Like everywhere else, the soils in the Arctic are not free of metals. However, if these metals are released much faster than they are currently, the rivers will turn red.

“We believe that the thawing of the ground there is happening faster than it would elsewhere,” Poulin said. “This is really an unexpected consequence of climate change.”

The study found that the most drastic increases in metal pollution occurred in 2017 and 2018, which, not coincidentally, were the warmest years on record.

And it's not just an eyesore. High levels of metals in the water are terrible for the animals that depend on the water, not to mention the communities downstream.

The study will continue in the coming years, and researchers hope to answer more questions about how big the impact of the rusty rivers will be in the future. And with any luck, they can give us a starting point for cleaning up the mess we've made.
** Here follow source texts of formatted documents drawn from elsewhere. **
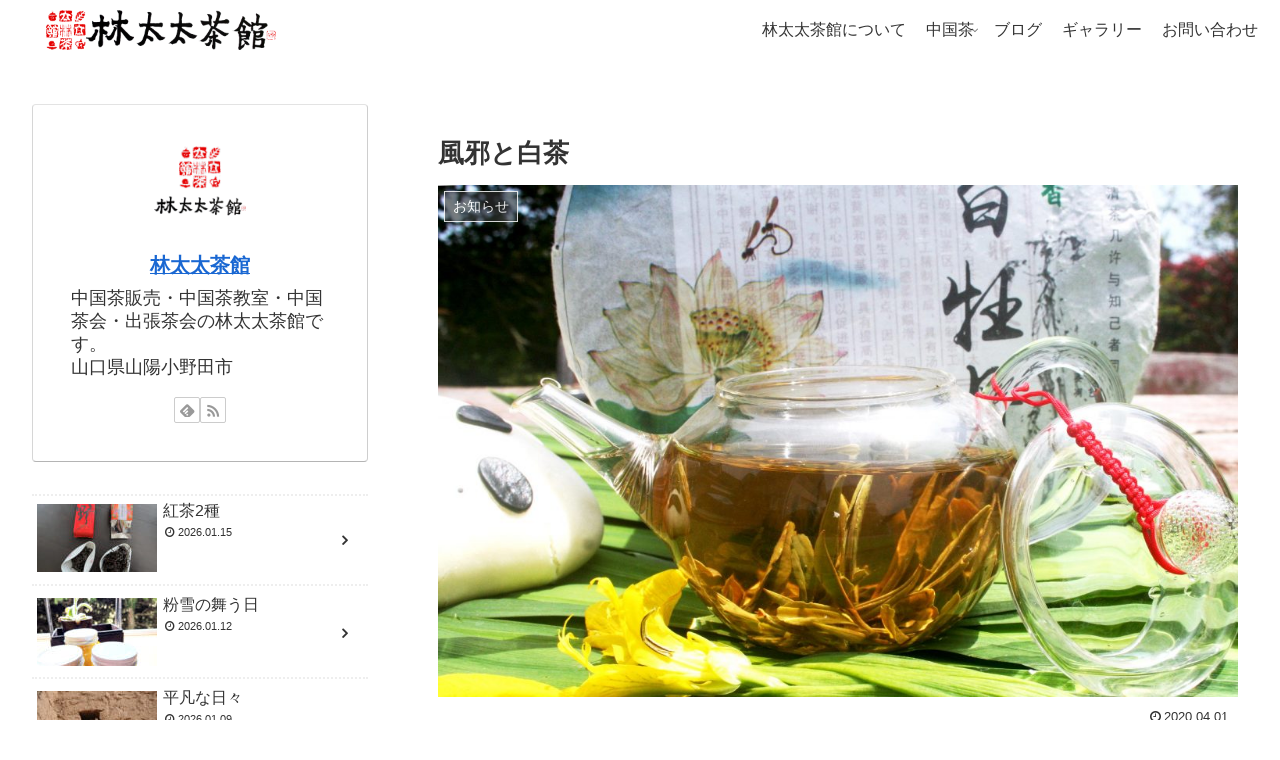

--- FILE ---
content_type: text/html; charset=UTF-8
request_url: https://www.lintaitai.com/wp-admin/admin-ajax.php
body_size: -199
content:
9223.bf9295516ac929708519307504c4b1f5

--- FILE ---
content_type: text/css
request_url: https://www.lintaitai.com/wp-content/themes/cocoon-child-master/style.css?ver=6.8.3&fver=20210616064000
body_size: 757
content:
@charset "UTF-8";

/*!
Theme Name: Cocoon Child
Description: Cocoon専用の子テーマ
Theme URI: https://wp-cocoon.com/
Author: わいひら
Author URI: https://nelog.jp/
Template:   cocoon-master
Version:    1.1.3
*/

/************************************
** 子テーマ用のスタイルを書く
************************************/
/*必要ならばここにコードを書く*/
/* header space */
.header-container {padding: 10px 0px;}
/* header menu space */
#navi .navi-in>ul>li>a {padding: 0 10px;}
/*フロント固定ページのタイトル、投稿日、更新日、投稿者名を非表示*/
.home.page h1.entry-title, .home.page .date-tags, .home.page .author-info{display: none;}
/*  */
#new_entries-2 > div.widget-page-content-bottom-title.main-widget-label{font-size:1.4em;border-left:6px double #555;padding-left:15px;margin-bottom:15px;}
/* top NEW list */
.new-entry-card-date {display: block;}
.widget-entry-cards.card-large-image .a-wrap {width:24%;height:auto;display: inline-flex;vertical-align: top;}
@media screen and (max-width: 768px) {
.widget-entry-cards.card-large-image .a-wrap {width:260px;display: inline-flex;}
}
.widget-entry-cards.not-default figure img {padding: .5em;}
.widget-entry-cards.card-large-image .a-wrap {font-size: 95%;text-align: center;padding:.5em;border:1px solid #aaa;}
.home.page .post-date, .home.page .post-update{display: block;}
.widget-entry-cards.card-large-image .card-content {margin: 0em;}
/*  */
/* ウィジェットで日付表示 */
.widget-entry-card-date {display: block;}
/*  */
#post-520 > div > div > div.column-left > p > a > img:hover, #post-520 > div > div > div.column-center > p > a > img:hover, #post-520 > div > div > div.column-right > p > a > img:hover{-webkit-transform:scale(0.8);-moz-transform:scale(0.8);-ms-transform:scale(0.8);-o-transform:scale(0.8);transform:scale(0.8)}
/*  */
/*  */
/*  */
/*  */
/*  */
/*  */
/*  */

/************************************
** レスポンシブデザイン用のメディアクエリ
************************************/
/*1023px以下*/
@media screen and (max-width: 1023px){
  /*必要ならばここにコードを書く*/
}

/*834px以下*/
@media screen and (max-width: 834px){
  /*必要ならばここにコードを書く*/
}

/*480px以下*/
@media screen and (max-width: 480px){
  /*必要ならばここにコードを書く*/
}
“Thawing permafrost can promote chemical weathering of minerals, microbial reduction of iron in soil, and transport of metals through groundwater into rivers,” the researchers warned. “Compared to clear reference rivers, orange rivers have lower pH, higher turbidity, and higher concentrations of sulfates, iron, and trace metals, supporting weathering of sulfide minerals as the primary mobilization process. River discoloration was associated with dramatic declines in macroinvertebrate diversity and fish abundance. These findings have significant implications for drinking water supplies and subsistence fisheries in rural Alaska.”